Sánchez started the presidency Saturday with a quick visit to Kyiv to underline the bloc’s support of Ukraine in the face of the Russian invasion.
Sánchez was adamant about keeping up that support in aid and arms.
“Europe and Ukraine together until victory and freedom,” he said Monday.
Von der Leyen and her team arrived Monday for the one-day meeting in Madrid, the first major event of the Spanish presidency, which ends Dec. 31. The meeting was held in the new Royal Collections Gallery museum.
In addition to Ukraine, a migration pact, EU relations with Latin America and the reindustrialization of Europe are among Spain’s presidency priorities.
Von der Leyen and Sánchez expressed confidence that the EU will finalize a controversial pact on migration despite lingering differences within the 27-nation group with Poland and Hungary.
Earlier this month, EU countries made a breakthrough on asylum law reform, sealing an agreement on a plan to share responsibility for migrants entering Europe without authorization. Only Poland and Hungary voted against it.
EU lawmakers have warned that this may be the last chance to solve the issue before EU-wide elections in a year’s time, when migration is likely to be a hot-button issue once again.
The visit by the Commission College was initially scheduled for July 6-7, but was brought forward so as not to take place in the middle of the campaign for Spain’s general election on July 23.

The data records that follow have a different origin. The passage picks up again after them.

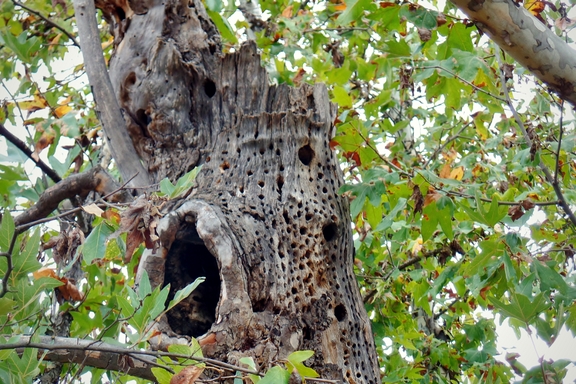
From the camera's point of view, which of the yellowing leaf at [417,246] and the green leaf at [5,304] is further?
the yellowing leaf at [417,246]

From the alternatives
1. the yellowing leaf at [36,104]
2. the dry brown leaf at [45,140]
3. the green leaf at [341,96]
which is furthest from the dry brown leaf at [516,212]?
the yellowing leaf at [36,104]

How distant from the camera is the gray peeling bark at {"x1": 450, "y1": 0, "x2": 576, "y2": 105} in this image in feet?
6.00

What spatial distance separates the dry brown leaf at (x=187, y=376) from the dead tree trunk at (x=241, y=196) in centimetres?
53

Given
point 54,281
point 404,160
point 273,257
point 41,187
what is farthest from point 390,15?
point 404,160

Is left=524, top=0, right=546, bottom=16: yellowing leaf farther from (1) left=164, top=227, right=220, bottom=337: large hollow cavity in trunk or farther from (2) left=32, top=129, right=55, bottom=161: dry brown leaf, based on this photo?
(2) left=32, top=129, right=55, bottom=161: dry brown leaf

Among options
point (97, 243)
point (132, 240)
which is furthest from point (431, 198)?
point (97, 243)

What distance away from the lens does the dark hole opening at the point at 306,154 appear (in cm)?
243

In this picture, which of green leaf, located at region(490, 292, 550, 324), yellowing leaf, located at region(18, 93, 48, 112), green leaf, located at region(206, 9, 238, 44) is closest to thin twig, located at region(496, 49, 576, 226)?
green leaf, located at region(490, 292, 550, 324)

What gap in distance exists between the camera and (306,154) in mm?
2447

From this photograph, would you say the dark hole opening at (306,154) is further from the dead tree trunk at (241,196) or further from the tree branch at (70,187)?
the tree branch at (70,187)

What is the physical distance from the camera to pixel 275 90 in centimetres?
253

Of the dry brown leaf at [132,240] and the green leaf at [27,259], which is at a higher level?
the green leaf at [27,259]

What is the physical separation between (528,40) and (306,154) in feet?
3.20

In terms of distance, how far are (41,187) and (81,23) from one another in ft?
2.74
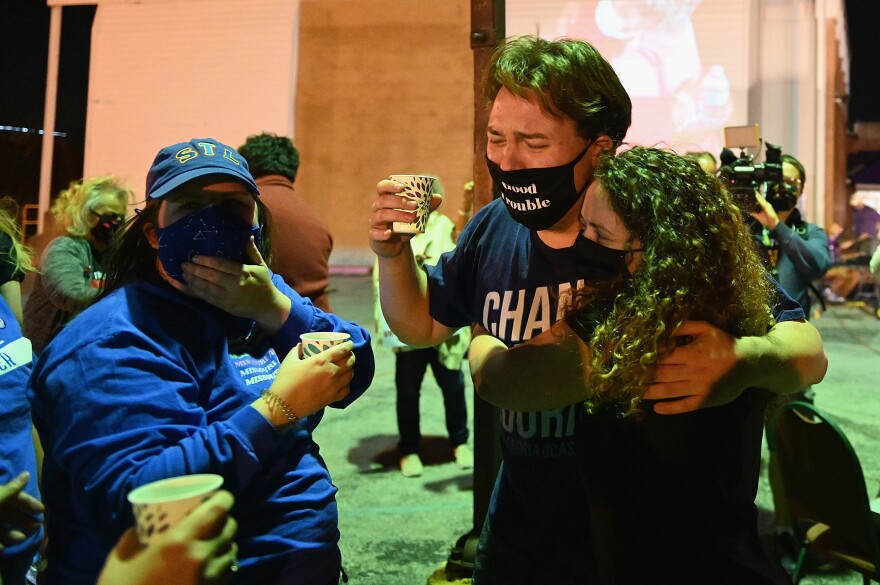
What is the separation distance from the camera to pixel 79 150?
33.7ft

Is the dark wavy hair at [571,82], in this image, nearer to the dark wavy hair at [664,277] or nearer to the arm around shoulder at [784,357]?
the dark wavy hair at [664,277]

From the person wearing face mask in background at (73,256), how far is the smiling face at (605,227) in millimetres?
3111

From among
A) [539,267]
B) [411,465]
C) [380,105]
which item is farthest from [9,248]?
[380,105]

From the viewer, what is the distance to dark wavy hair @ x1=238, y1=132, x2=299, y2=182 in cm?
404

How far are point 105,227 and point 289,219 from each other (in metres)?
1.06

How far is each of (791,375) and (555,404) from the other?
1.50 ft

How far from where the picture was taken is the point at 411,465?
512 centimetres

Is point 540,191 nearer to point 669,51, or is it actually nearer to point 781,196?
point 781,196

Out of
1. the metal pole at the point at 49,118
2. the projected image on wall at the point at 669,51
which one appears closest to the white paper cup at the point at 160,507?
the metal pole at the point at 49,118

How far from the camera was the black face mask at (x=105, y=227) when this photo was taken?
4.08 meters

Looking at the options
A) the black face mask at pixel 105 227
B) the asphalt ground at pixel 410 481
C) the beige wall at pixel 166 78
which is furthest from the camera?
the beige wall at pixel 166 78

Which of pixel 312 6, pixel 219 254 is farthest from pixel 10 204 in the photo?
pixel 312 6

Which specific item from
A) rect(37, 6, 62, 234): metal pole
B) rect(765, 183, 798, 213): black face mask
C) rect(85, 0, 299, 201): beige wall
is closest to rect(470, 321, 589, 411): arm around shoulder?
rect(765, 183, 798, 213): black face mask

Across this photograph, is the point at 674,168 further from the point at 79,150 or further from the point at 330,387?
the point at 79,150
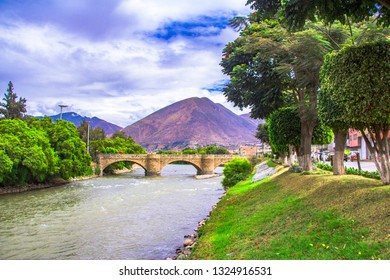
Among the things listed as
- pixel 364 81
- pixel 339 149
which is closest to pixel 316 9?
pixel 364 81

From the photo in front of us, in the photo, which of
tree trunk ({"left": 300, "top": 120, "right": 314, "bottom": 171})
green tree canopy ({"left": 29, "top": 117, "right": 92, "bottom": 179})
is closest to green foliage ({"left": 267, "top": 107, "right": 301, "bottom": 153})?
tree trunk ({"left": 300, "top": 120, "right": 314, "bottom": 171})

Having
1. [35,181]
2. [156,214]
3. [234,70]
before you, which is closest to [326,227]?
[234,70]

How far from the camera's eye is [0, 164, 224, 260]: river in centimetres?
1653

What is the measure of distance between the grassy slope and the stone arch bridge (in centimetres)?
6366

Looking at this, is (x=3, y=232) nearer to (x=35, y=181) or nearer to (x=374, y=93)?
(x=374, y=93)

Von der Leyen said she was confident the election results would not have an impact on the objectives or agenda of the presidency.
Polls show the vote could oust Sánchez’s leftist coalition government and replace it with a conservative administration, or even a coalition with the extreme right, following a trend in much of Europe.
Von der Leyen and Sánchez also expressed confidence that accords on rebuilding intra-European supply chains to avoid shortages and guarantee energy sovereignty would be reached during the presidency, as well as agreements on establishing European dominance in the fields of artificial intelligence and digital security.
The two also highlighted the importance of an EU-Latin America summit set for July 17-18 in Brussels, the first in eight years, and the need to move forward on a trade agreement that was reached between the EU and the Mercosur states — Argentina, Brazil, Paraguay and Uruguay.
Sánchez also promised progress on an EU green transition and electricity market reform.
The commissioners later went to the nearby Royal Palace, where they were to be received by King Felipe VI.